_Request:_ Quote the items word for word, starting at the line that contains "What spatial distance" and continuing through the last line of the items.
— start Stored data —
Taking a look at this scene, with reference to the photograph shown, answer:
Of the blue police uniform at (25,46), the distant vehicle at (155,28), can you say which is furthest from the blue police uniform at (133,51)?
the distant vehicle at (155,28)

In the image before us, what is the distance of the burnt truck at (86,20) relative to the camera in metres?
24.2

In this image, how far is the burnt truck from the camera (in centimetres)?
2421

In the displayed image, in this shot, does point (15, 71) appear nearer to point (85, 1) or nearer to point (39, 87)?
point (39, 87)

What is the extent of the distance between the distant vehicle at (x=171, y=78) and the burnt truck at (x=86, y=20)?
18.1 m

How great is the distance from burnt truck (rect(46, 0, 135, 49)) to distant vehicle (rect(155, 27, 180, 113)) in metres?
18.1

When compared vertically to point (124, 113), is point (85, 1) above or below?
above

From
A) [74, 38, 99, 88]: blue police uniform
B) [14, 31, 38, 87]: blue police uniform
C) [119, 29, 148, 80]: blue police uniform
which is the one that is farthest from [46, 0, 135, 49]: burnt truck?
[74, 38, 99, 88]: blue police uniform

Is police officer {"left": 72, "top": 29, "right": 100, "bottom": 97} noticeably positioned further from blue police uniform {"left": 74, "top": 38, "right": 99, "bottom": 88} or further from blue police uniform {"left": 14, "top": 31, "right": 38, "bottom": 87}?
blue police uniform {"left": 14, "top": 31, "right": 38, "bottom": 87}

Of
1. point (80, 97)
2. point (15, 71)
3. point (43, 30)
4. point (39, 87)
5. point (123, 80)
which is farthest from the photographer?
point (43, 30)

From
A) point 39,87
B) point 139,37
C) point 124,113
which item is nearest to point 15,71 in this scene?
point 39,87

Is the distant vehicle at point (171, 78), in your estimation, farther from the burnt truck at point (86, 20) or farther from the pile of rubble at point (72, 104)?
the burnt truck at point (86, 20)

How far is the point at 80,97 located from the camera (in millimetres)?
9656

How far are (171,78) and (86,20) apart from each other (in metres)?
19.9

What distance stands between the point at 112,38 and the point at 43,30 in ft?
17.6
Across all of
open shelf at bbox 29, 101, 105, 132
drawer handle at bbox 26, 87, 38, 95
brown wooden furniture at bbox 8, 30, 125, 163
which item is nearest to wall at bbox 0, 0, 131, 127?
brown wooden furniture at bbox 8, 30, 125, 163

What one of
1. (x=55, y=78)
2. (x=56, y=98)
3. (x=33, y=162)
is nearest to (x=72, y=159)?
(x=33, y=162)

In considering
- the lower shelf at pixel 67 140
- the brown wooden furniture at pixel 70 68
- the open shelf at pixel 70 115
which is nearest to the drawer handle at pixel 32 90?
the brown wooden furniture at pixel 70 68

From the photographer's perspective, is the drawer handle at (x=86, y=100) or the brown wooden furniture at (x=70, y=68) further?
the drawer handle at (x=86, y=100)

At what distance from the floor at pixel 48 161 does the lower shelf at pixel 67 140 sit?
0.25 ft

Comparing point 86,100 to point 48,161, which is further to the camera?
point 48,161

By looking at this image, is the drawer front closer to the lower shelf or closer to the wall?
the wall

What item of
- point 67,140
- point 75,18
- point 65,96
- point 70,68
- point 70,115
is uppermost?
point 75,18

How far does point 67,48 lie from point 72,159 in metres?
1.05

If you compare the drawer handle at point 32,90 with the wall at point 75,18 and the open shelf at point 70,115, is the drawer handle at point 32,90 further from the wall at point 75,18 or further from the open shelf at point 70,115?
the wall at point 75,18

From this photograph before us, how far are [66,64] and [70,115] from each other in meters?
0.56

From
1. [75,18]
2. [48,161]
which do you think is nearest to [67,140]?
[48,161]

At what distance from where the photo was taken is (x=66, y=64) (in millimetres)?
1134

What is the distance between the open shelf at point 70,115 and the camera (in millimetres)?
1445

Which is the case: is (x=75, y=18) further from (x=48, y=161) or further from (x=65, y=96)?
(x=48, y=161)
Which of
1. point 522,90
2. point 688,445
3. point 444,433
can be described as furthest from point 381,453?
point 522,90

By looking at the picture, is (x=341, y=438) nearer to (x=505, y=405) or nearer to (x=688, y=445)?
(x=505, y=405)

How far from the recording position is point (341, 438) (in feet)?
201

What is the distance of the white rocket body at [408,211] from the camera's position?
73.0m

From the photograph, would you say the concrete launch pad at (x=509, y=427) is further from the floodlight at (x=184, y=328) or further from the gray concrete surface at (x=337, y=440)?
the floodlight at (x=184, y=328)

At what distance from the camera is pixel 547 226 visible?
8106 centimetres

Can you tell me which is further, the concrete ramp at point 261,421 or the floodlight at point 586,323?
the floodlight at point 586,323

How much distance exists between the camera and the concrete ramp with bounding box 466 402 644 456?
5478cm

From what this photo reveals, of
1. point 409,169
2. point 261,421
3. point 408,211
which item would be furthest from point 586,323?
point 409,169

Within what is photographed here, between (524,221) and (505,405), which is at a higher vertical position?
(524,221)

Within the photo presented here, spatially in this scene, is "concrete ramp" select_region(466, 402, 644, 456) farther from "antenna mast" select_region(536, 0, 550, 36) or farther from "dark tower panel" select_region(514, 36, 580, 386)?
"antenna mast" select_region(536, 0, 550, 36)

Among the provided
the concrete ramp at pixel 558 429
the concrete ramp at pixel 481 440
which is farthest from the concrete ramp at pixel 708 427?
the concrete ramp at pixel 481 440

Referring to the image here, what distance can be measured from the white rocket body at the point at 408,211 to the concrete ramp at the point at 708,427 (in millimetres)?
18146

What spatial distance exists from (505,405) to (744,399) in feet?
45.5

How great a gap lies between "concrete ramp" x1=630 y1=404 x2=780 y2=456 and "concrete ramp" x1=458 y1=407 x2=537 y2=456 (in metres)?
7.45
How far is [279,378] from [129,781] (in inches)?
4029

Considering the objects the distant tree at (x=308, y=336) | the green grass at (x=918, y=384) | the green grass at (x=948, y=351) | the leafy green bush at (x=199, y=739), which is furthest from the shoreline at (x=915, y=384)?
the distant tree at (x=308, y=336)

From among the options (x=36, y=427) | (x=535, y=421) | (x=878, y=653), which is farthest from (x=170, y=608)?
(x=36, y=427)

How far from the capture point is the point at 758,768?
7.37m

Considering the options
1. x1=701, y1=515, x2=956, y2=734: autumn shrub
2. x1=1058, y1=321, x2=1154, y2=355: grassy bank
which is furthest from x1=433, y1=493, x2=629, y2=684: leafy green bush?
— end Stored data —
_Written reply:_
What spatial distance exists from (505,405) to (744,399) in feet?
45.5

How great a gap lies between "concrete ramp" x1=630 y1=404 x2=780 y2=456 and "concrete ramp" x1=458 y1=407 x2=537 y2=456 (in metres)?
7.45
How far is [279,378] from [129,781] (in inches)?
4029

Considering the objects the distant tree at (x=308, y=336) | the green grass at (x=918, y=384) | the green grass at (x=948, y=351) | the leafy green bush at (x=199, y=739), which is furthest from the shoreline at (x=915, y=384)?
the distant tree at (x=308, y=336)

From among the options (x=36, y=427) | (x=535, y=421) | (x=878, y=653), which is farthest from (x=170, y=608)?
(x=36, y=427)

How far from the capture point is the point at 758,768?
7.37m

Considering the options
1. x1=701, y1=515, x2=956, y2=734: autumn shrub
2. x1=1058, y1=321, x2=1154, y2=355: grassy bank
which is furthest from x1=433, y1=493, x2=629, y2=684: leafy green bush?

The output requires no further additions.